Iris Connex, LLC v. Dell Inc., 2-15-cv-01915 (TXED January 25, 2017, Order) (Gilstrap, USDJ)
Friday, January 27, 2017
Non-Party Owner of Undercapitalized Plaintiff Held Personally Liable for 35 U.S.C. § 285 Attorney Fees Award
Following summary judgment of noninfringement and post-judgment discovery regarding plaintiff's real party in interest, the court granted defendant's motion for attorney fees under 35 U.S.C. § 285 and found that those fees could be imposed on non-parties. "[Plaintiff] is the first level of two shell corporations which were intended to shield the real actor . . . from personal liability.
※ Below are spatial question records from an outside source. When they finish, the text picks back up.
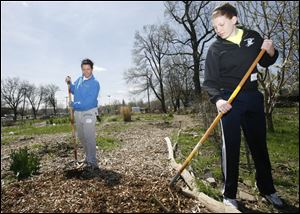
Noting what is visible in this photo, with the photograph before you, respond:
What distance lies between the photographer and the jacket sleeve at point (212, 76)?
3100 mm

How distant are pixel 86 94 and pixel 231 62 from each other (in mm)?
2931

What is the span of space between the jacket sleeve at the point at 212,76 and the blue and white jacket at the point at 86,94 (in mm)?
2601

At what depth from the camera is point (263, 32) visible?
6.17 metres

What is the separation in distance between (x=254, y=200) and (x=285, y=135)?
5.76m

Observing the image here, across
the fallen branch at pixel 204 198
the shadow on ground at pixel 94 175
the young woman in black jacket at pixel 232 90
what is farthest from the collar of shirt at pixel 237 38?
the shadow on ground at pixel 94 175

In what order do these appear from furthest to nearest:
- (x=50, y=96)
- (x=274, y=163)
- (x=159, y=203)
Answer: (x=50, y=96), (x=274, y=163), (x=159, y=203)

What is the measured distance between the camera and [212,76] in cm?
312

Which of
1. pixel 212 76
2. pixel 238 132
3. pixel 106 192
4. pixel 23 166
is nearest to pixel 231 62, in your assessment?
pixel 212 76

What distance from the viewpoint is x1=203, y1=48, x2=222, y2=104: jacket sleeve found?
3.10 meters

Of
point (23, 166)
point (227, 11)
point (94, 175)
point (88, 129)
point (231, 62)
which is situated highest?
point (227, 11)

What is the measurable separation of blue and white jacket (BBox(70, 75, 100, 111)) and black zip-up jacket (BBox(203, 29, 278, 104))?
2.63 metres

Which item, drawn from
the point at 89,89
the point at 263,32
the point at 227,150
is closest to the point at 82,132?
the point at 89,89

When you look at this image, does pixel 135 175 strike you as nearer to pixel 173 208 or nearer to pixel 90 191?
pixel 90 191

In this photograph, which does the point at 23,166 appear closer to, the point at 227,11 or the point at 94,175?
the point at 94,175
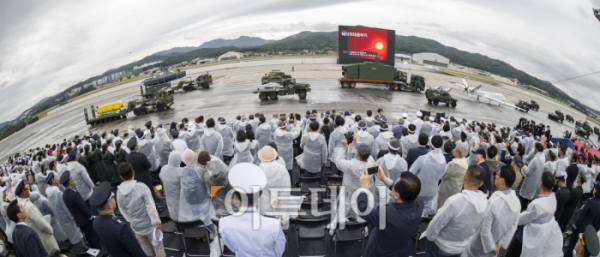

The Court is persuaded that [the sole shareholder of plaintiff's parent company] and those in active concert with him exploited the corporate form to operate largely in secret and to insulate the true party in interest from the risk associated with dubious infringement suits—that risk being fee shifting under Section 285. . . . [T]he Court concludes that the statutory text, current case law, and statutory purpose behind the Patent Act and Section 285 all support assessing direct Section 285 liability against non-parties, so long as (1) the actor is responsible for conduct that makes the case exceptional, (2) the actor is afforded due process, and (3) it is equitable to do so. . . . [I]f we assume that Section 285 permits recovery only against the originally named non-prevailing party, then the law has perversely incentivized third parties to act in ways that stand out from established litigation norms. This would foster the very type of litigation that the statute was meant to deter. . . . The lack of deterrence caused by empty shell plaintiffs negates the incentive to vigorously defend against meritless claims when there are no practical means by which to recover costs. . . . [T]he Court is persuaded that [this case] never would have been filed but for [the sole shareholder's] calculated assumption that he could insulate himself personally from the possible application of Section 285."